I am surprised and thrilled, otherwise my mother avoids speaking German in my presence and instead murmurs her words to me in Arabic, even though she wouldn’t need to by now. It used to be different.
I can’t remember how often I stood in as an interpreter when I was a child, at school, in offices and authorities. There was always an underlying tension that surrounded my parents. They were at the mercy of the translating skills of a nine-year-old, and it was not uncommon for them to have to deal with existential matters such as residence permits and money.
Now my mother looks after refugees in the state parliament, just as she used to be one herself. They tell her about their hardships. After more than half a year, one of the women has finally brought her sick husband and three children from Syria to Germany.
They all live in a room with only one bed, the children sleep on chairs. The Syrian woman asks my mother to accompany her to the responsible office. After all, she says, her German is still not good enough to understand the complicated official language.

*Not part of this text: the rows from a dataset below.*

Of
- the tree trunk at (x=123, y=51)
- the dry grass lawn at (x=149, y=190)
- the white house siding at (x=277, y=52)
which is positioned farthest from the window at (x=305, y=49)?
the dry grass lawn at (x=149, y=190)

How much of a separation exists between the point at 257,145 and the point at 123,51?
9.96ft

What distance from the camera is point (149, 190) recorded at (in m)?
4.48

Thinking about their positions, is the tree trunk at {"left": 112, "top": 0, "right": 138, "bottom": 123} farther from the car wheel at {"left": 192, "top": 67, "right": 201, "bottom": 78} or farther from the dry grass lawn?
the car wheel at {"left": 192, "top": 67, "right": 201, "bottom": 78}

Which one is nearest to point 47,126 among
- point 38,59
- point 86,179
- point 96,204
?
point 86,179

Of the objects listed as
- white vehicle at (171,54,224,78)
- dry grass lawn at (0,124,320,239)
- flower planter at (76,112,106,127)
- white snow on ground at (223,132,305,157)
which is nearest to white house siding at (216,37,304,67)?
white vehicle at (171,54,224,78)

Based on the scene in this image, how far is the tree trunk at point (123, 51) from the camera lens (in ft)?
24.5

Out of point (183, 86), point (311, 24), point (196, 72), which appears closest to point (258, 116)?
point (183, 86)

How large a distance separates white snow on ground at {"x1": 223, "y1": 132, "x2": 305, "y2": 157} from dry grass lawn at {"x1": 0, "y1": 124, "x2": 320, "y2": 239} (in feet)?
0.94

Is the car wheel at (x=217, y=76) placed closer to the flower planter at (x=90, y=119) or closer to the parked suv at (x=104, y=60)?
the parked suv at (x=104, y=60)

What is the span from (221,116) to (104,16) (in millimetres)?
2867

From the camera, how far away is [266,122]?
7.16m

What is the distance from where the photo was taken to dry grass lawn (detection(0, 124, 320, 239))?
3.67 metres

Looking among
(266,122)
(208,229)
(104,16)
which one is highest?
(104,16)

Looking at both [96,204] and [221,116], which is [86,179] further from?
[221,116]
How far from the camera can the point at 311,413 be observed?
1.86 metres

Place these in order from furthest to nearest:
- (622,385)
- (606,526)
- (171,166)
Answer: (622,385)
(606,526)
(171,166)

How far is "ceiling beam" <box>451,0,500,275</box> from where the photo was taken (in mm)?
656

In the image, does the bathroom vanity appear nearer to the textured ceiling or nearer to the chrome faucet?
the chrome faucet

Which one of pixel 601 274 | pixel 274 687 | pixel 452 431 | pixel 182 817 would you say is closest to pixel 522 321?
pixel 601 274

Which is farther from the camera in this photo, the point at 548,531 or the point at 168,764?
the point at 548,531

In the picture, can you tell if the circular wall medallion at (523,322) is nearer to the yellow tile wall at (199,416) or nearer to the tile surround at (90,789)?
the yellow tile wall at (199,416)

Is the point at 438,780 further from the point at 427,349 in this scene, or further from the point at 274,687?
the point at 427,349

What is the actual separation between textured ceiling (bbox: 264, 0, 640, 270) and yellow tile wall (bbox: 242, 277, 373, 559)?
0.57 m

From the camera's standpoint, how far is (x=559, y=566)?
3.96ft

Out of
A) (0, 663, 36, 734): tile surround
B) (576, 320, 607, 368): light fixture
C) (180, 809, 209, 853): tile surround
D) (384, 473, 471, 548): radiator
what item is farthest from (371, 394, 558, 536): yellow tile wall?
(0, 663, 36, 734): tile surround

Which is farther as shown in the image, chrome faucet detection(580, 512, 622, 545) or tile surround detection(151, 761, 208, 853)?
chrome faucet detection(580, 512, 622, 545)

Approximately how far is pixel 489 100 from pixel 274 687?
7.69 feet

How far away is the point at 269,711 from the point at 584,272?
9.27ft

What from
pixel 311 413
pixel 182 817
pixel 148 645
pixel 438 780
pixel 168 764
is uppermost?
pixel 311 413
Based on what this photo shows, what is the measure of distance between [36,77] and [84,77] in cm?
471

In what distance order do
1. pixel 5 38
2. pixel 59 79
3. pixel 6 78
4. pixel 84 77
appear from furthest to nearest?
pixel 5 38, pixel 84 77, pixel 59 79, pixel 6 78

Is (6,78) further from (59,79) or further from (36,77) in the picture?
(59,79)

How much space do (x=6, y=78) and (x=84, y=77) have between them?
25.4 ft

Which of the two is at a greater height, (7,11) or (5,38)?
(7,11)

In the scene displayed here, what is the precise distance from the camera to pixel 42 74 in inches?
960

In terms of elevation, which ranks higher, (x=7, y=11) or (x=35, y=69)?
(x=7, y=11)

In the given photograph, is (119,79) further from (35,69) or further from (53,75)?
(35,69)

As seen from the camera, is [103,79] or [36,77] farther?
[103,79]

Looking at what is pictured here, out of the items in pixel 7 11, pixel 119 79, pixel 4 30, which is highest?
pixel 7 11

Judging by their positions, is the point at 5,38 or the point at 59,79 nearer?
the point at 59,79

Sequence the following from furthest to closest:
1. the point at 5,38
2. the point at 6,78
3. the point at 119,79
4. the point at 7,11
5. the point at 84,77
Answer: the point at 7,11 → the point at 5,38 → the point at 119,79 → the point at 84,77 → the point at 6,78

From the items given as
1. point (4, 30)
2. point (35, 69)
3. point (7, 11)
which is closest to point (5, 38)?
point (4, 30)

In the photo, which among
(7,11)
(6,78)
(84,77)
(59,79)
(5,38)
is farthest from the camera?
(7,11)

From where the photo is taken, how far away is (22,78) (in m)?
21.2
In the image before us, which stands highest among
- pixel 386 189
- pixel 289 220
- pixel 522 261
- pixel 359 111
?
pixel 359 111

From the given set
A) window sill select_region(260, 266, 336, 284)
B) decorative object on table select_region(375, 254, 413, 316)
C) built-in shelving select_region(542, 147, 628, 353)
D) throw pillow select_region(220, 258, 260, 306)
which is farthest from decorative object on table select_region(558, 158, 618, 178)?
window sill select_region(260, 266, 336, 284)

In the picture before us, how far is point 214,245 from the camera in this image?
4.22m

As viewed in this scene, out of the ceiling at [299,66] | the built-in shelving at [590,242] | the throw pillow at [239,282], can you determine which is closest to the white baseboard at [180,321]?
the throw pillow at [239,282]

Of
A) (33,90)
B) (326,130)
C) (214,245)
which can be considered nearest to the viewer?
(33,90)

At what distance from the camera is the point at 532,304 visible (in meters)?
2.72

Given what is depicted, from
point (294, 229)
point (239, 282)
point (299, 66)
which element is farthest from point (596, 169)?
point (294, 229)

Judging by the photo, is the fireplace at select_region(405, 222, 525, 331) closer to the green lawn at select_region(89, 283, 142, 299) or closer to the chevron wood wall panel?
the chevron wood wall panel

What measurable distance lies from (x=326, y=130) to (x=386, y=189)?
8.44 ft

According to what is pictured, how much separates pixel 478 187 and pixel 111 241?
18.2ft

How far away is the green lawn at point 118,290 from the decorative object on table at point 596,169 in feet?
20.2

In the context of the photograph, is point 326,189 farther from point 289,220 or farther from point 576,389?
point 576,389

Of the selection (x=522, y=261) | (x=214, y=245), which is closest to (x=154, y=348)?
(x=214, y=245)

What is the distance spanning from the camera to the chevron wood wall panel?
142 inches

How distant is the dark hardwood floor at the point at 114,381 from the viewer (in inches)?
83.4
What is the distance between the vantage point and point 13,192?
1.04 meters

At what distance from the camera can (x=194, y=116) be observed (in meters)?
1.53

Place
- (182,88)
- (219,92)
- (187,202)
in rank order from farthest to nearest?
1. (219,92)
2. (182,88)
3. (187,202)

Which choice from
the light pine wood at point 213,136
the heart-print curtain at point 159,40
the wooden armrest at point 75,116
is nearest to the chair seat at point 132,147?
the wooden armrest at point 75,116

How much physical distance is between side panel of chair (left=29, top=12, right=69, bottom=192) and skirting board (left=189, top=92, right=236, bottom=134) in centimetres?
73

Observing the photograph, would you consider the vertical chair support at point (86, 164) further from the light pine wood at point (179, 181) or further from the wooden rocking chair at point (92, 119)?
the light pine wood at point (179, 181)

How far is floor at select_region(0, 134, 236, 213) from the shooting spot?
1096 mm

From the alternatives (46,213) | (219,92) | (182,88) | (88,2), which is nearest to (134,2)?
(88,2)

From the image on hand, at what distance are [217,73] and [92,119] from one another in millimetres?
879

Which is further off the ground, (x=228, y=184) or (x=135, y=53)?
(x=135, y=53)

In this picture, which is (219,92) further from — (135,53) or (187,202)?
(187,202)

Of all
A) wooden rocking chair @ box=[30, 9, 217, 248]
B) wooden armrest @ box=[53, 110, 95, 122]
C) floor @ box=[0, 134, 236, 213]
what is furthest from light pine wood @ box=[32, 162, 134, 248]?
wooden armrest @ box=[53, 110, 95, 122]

My mother says: "You know, Nemi, the official was so unfriendly and showed no understanding. She shouted at the woman what she was thinking, still showing up with an escort after half a year. The Syrian woman was just stammering away. Imagine: a grown-up, educated woman who was an engineer in her homeland and who is now in tears."
I notice how my heart beats faster and the words just burst out of me: if I had been there, then this would not have happened and the official should rather be glad that someone had agreed to translate for free. I say that I wouldn’t have put up with it and that no one should ever put up with it again. I talk without point and comma.
At some point, my mother looks at me as she often did in the past. And suddenly I’m back to being the nine-year-old who, without really realizing it, erases the devaluation of her parents in her translations and hides nasty words in the hope that they would never have to feel how much they are being discriminated against. In vain.